In his suit against Dorsey, Knabb claimed the contractor’s work was substandard, his billing was inflated, and his statements to investigators and their publication in The Wenatchee World May 22 amounted to slander.
The lawsuit claimed Dorsey spread false statements that harmed Knabb “in other legal proceedings.”
On June 12, five days after Knabb was sentenced in a San Francisco federal courtroom, his Wenatchee attorney Neil Fuller moved to dismiss the case. It was formally withdrawn June 15.
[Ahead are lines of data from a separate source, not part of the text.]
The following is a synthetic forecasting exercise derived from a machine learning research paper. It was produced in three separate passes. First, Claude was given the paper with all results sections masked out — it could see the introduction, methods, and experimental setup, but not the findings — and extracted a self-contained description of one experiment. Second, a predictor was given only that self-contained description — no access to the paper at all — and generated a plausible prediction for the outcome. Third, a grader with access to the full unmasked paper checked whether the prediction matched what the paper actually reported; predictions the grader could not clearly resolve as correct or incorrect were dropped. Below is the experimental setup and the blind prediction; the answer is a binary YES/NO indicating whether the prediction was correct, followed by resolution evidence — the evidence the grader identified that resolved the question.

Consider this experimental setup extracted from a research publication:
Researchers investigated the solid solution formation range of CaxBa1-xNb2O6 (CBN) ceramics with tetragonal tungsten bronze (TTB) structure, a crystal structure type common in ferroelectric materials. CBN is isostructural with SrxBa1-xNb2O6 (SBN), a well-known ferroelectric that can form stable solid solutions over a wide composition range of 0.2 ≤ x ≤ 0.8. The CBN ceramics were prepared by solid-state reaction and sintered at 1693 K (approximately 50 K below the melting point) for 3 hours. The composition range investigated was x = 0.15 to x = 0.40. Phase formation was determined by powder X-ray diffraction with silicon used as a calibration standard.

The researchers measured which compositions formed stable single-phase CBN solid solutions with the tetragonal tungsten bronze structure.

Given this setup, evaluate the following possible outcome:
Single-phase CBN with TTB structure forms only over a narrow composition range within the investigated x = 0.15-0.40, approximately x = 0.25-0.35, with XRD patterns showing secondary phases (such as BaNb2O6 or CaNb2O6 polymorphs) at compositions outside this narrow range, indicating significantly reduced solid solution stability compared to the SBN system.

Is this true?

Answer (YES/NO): NO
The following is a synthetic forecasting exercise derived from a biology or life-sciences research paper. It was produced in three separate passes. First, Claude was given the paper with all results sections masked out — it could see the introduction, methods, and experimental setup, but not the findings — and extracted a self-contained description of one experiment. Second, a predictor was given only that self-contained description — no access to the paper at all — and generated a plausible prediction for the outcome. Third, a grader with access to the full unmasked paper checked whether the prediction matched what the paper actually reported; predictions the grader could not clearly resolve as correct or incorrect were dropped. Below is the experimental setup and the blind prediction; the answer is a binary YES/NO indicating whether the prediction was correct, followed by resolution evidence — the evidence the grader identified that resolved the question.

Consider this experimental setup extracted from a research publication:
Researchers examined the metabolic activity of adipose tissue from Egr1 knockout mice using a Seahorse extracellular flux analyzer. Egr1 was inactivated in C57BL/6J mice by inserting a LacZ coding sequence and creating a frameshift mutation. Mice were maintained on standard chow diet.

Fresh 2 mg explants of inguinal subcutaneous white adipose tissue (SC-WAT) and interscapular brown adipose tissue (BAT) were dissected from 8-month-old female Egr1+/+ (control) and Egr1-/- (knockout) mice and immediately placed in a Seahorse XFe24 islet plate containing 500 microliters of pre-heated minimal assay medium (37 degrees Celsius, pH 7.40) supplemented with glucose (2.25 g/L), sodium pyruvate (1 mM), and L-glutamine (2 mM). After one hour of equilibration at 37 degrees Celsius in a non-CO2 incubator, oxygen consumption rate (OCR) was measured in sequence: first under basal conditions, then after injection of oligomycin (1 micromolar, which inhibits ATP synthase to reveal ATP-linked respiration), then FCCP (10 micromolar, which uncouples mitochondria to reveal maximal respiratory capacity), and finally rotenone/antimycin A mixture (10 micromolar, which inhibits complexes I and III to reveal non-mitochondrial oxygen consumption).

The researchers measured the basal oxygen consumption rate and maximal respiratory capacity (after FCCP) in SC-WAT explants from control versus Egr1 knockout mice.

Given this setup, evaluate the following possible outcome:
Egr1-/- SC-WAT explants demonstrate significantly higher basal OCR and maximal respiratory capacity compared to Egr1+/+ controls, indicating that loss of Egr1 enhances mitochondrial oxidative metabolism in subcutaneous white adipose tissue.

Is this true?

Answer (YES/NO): YES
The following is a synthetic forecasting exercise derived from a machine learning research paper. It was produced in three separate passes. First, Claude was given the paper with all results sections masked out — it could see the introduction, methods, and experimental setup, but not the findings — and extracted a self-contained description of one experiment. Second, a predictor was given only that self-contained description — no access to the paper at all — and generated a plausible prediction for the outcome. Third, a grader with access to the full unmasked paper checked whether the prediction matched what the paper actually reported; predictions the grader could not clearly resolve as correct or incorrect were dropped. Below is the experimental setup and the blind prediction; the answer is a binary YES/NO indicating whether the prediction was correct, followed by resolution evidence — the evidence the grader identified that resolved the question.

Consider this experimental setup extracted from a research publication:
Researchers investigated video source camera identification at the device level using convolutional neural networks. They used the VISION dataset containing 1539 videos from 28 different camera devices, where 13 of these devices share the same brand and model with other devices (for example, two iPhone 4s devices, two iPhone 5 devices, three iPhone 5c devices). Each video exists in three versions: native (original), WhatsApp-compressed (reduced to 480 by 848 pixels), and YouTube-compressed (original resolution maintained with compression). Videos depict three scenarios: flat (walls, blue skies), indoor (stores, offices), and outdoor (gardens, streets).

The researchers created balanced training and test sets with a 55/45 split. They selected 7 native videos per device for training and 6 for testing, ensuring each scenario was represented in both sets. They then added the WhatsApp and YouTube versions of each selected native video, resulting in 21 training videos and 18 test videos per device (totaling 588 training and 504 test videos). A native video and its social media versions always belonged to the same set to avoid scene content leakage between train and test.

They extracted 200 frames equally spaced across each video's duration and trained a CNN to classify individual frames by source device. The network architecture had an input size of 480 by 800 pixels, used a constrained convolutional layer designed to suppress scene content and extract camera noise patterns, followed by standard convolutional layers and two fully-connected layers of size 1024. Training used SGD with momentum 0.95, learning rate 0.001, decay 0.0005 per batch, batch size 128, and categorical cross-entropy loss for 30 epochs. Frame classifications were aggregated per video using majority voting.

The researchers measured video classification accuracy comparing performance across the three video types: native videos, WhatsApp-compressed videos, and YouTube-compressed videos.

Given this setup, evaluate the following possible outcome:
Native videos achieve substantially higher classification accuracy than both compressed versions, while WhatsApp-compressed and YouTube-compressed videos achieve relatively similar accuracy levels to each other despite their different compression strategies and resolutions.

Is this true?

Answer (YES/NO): NO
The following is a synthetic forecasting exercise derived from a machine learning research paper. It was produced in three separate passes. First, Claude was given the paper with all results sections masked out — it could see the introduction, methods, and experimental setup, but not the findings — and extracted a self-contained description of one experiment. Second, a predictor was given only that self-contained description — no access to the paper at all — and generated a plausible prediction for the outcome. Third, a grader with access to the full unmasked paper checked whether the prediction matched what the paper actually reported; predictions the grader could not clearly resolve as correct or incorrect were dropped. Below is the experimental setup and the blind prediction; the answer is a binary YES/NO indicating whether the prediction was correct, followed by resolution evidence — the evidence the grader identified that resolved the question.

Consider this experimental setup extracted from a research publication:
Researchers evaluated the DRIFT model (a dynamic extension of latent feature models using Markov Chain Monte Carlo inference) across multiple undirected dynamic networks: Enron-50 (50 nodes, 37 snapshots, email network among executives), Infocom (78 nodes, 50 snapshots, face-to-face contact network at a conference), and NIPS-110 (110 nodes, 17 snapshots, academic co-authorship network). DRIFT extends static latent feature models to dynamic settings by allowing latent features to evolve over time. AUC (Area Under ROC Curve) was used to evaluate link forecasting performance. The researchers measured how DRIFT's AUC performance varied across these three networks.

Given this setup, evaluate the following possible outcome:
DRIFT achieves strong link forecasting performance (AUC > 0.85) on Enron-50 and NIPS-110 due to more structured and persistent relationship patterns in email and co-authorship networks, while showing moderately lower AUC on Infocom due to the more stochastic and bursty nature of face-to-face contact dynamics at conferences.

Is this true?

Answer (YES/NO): NO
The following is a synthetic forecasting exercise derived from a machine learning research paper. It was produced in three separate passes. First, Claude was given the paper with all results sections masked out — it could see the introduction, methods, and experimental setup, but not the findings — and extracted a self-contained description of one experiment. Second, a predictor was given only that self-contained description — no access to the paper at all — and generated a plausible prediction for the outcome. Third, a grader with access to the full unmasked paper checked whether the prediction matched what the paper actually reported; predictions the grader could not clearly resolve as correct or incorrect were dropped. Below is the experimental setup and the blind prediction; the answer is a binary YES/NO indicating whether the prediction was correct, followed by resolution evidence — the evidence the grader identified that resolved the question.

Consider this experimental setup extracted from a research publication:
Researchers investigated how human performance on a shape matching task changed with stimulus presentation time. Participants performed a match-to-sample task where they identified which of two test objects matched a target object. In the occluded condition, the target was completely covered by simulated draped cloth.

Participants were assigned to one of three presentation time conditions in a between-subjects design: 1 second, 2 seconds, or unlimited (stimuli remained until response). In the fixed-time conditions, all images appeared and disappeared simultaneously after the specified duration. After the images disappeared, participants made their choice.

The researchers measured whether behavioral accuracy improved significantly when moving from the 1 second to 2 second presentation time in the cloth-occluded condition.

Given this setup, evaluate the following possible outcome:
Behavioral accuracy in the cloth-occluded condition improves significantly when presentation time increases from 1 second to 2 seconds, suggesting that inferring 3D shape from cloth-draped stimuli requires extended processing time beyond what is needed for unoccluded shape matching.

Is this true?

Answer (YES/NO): NO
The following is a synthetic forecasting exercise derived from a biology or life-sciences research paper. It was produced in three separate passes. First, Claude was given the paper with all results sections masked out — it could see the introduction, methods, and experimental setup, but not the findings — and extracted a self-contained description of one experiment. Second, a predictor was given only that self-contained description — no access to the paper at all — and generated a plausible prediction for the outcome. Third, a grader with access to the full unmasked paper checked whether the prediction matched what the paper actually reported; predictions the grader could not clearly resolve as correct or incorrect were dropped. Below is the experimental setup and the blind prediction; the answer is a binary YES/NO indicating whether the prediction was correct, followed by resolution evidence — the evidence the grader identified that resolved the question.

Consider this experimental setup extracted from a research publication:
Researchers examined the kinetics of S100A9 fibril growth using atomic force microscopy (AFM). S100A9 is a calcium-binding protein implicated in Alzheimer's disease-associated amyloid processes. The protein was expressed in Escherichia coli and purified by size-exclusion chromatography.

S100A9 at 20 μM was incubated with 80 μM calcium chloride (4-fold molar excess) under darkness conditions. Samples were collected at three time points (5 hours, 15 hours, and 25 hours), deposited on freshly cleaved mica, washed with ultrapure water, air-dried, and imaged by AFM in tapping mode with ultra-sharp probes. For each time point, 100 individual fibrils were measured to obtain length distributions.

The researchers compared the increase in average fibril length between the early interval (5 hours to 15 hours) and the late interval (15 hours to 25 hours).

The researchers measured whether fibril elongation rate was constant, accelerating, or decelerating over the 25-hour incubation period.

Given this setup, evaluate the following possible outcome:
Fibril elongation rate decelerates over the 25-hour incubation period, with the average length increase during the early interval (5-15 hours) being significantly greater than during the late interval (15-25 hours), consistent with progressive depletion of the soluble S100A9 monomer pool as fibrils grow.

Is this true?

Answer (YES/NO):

Knabb pleaded guilty in U.S. District Court last year to securities fraud, conspiracy to commit securities fraud and maintaining false books and records, carried out when he headed the failing tech firm Pegasus Wireless from 2005 to 2008. He and a partner pocketed about $30 million by pumping up their stock price and selling secretly-held shares at peak value, while the wireless device they marketed proved defective.